### Required actions
- 1) Answer the following questions using the Generator API documentation:
(a) Which encoder does the encode_text method use to encode a text prompt?
(b) What is the default value of num_steps in the denoise_loop method?
(c) What does Stage 2 of multi-stage generation perform?
- 2) Transcribe the portion of the Generator API documentation between "Diffusion generation pipeline executor." and "(for advanced models)", inclusive.
- 3) List every method whose definition (a line beginning with "def") appears in the Generator API documentation.

### Passage provided

────────────────────

Generator API¶
This page documents the Generator class, which executes the diffusion generation pipeline.
Generator¶
The generator orchestrates the complete video generation pipeline from text encoding to VAE decoding.
Class Definition¶
class Generator:
"""
Diffusion generation pipeline executor.
Handles:
- Text encoding
- Iterative denoising through DiT model
- VAE decoding
- Multi-stage generation (for advanced models)
"""
Initialization¶
def __init__(self, backend: DiffusionBackend):
"""
Initialize generator with backend reference.
Args:
backend: DiffusionBackend instance with loaded models
"""
Example:
from chitu_diffusion.backend import DiffusionBackend
from chitu_diffusion.generator import Generator
backend = DiffusionBackend(args)
generator = Generator(backend)
Pipeline Stages¶
The generator executes three main stages:
1. Text Encoding¶
Convert text prompt to embeddings:
def encode_text(self, prompt: str) -> torch.Tensor:
"""
Encode text prompt using T5 encoder.
Args:
prompt: Text description
Returns:
embeddings: Text embeddings [B, seq_len, hidden_size]
"""
Example:
embeddings = generator.encode_text("A cat walking on grass")
print(f"Embedding shape: {embeddings.shape}")
2. Denoising Loop¶
Iteratively denoise latent representation:
def denoise_loop(
self,
latent: torch.Tensor,
embeddings: torch.Tensor,
num_steps: int = 50,
guidance_scale: float = 7.0
) -> torch.Tensor:
"""
Run denoising diffusion loop.
Args:
latent: Initial noise [B, C, T, H, W]
embeddings: Text embeddings
num_steps: Number of denoising steps
guidance_scale: CFG scale
Returns:
denoised_latent: Clean latent representation
"""
Denoising Process:
for step in range(num_steps):
# Predict noise
noise_pred = model(latent, embeddings, timestep)
# Apply CFG
if guidance_scale > 1.0:
noise_cond, noise_uncond = noise_pred.chunk(2)
noise_pred = noise_uncond + guidance_scale * (noise_cond - noise_uncond)
# Update latent
latent = scheduler.step(noise_pred, timestep, latent)
3. VAE Decoding¶
Convert latent to pixel space:
def decode_vae(self, latent: torch.Tensor) -> torch.Tensor:
"""
Decode latent to video frames.
Args:
latent: Latent representation [B, C, T, H, W]
Returns:
video: Video frames [B, T, C, H, W]
"""
Example:
Main Generation Method¶
def generate_step(self, task: DiffusionTask):
"""
Execute one generation step for a task.
This is the main entry point called by chitu_generate().
Args:
task: DiffusionTask to process
"""
Workflow:
graph TD
A[Task] --> B{Stage?}
B -->|Encoding| C[Encode Text]
B -->|Denoising| D[Denoise Step]
B -->|Decoding| E[VAE Decode]
C --> F[Update Task Buffer]
D --> F
E --> F
F --> G{Complete?}
G -->|No| B
G -->|Yes| H[Save Video]
Multi-Stage Generation¶
For advanced models like Wan2.2-A14B:
def generate_multi_stage(self, task: DiffusionTask):
"""
Execute multi-stage generation.
Stage 1: Base generation (lower resolution)
Stage 2: Refinement (higher resolution)
"""

────────────────────

### Data lines
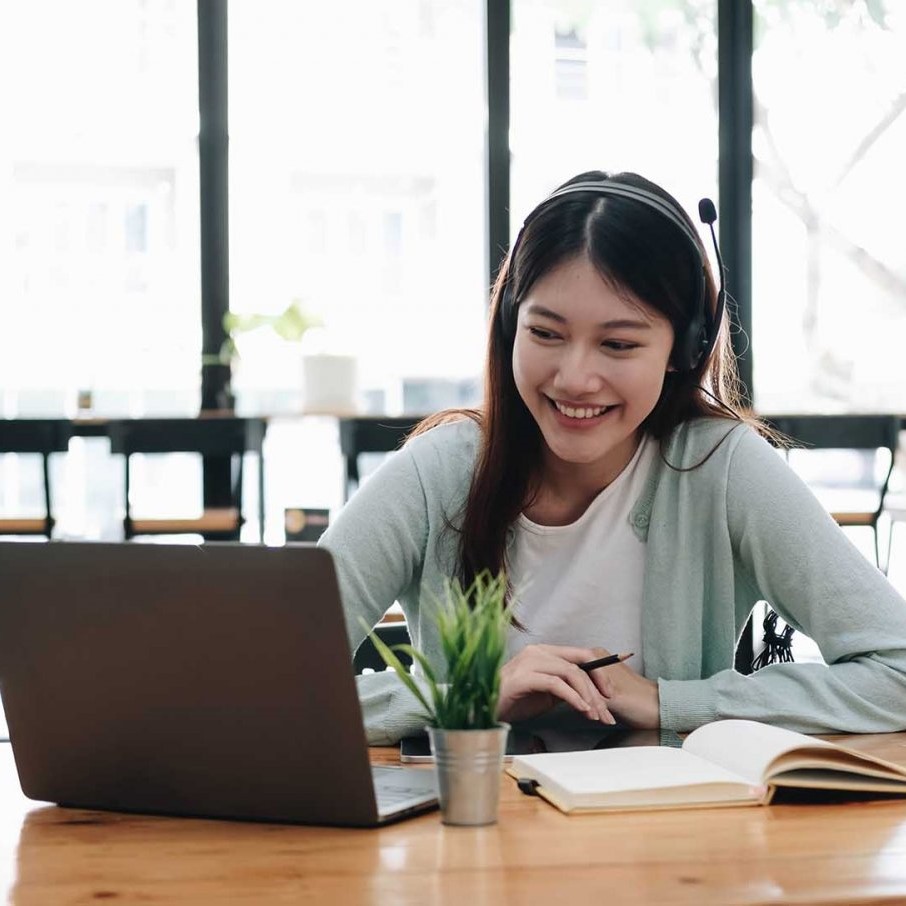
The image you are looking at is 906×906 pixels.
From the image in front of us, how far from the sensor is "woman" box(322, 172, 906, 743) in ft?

────────────────────

### Task-by-task results
- 1)
(a) The T5 encoder.
(b) 50.
(c) Refinement at higher resolution.

- 2)
Diffusion generation pipeline executor.
Handles:
- Text encoding
- Iterative denoising through DiT model
- VAE decoding
- Multi-stage generation (for advanced models)

- 3)
__init__
encode_text
denoise_loop
decode_vae
generate_step
generate_multi_stage